# WHAT THIS TASK INVOLVES
Reproduce the demolition derby article word for word, everything from "The derby will" down to "will be allowed.".

━━ TEXT SHOWN

Crash for cash
Ever just needed to let out some frustration? For the first time ever, the Covington County fair will offer a demolition derby Sat., Oct. 17th, and a chance to unleash that frustration.
Frank Roberts, of Stoney Roberts Promotions, has been promoting demolition derbies for the past 52 years all over the country, and said that it is a fun experience that requires no previous skills.
“Anyone can do it as long as they are at least 16 years old,” Roberts said. “It’s a lot of fun for those involved, and it doesn’t require any skills to participate. It also gives you chance to let out some frustrations.”
The demolition derby will be a new feature to the Covington County fair with hopes that sticks for years to come, said Roberts.
“We were looking for something to increase the excitement at the fair,” said Rex Jones. “There will not be an additional charge to watch the demolition derby. All you have to do is pay to get into the fair.”
The derby will be held inside the Covington Center Arena at 6:30 p.m. on the final Sat., of the Covington County fair.
Roberts said that he has done demolition derbies all over the country, and has been putting on a show at the National Peanut Festival for the past 10 years.
“We usually do about 60 or 70 of these each year,” Roberts said. “It gives people a chance to crash their way into stardom. If all goes as planned, this will be an anchor program at the Covington County fair for years to come.”
Individuals interested in entering must supply their own car for the derby, and pay a $30 registration fee.
Cars must meet certain requirements in order to enter the derby. No trucks, jeeps, hearses, limos, ambulances, convertibles, SUVs, rear engine autos, 4x4s, Camaros, Firebirds, El Caminos, Chrysler Imperials or Imperial sub frames will be allowed.

━━━━
━━ RECORD EXTRACTS

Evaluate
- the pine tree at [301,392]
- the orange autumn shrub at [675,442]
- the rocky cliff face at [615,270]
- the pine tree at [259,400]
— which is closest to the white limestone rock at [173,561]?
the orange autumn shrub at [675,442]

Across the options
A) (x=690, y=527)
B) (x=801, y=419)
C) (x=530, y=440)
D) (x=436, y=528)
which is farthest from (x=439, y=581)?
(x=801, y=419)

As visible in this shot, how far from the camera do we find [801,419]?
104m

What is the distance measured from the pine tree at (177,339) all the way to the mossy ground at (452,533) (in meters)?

━━━━
━━ RECORD EXTRACTS

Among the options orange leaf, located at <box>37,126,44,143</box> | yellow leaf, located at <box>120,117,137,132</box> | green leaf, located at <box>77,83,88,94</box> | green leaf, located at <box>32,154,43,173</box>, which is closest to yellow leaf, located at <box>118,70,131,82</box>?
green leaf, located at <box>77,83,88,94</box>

━━━━

# WRITTEN REPLY
The derby will be held inside the Covington Center Arena at 6:30 p.m. on the final Sat., of the Covington County fair.
Roberts said that he has done demolition derbies all over the country, and has been putting on a show at the National Peanut Festival for the past 10 years.
“We usually do about 60 or 70 of these each year,” Roberts said. “It gives people a chance to crash their way into stardom. If all goes as planned, this will be an anchor program at the Covington County fair for years to come.”
Individuals interested in entering must supply their own car for the derby, and pay a $30 registration fee.
Cars must meet certain requirements in order to enter the derby. No trucks, jeeps, hearses, limos, ambulances, convertibles, SUVs, rear engine autos, 4x4s, Camaros, Firebirds, El Caminos, Chrysler Imperials or Imperial sub frames will be allowed.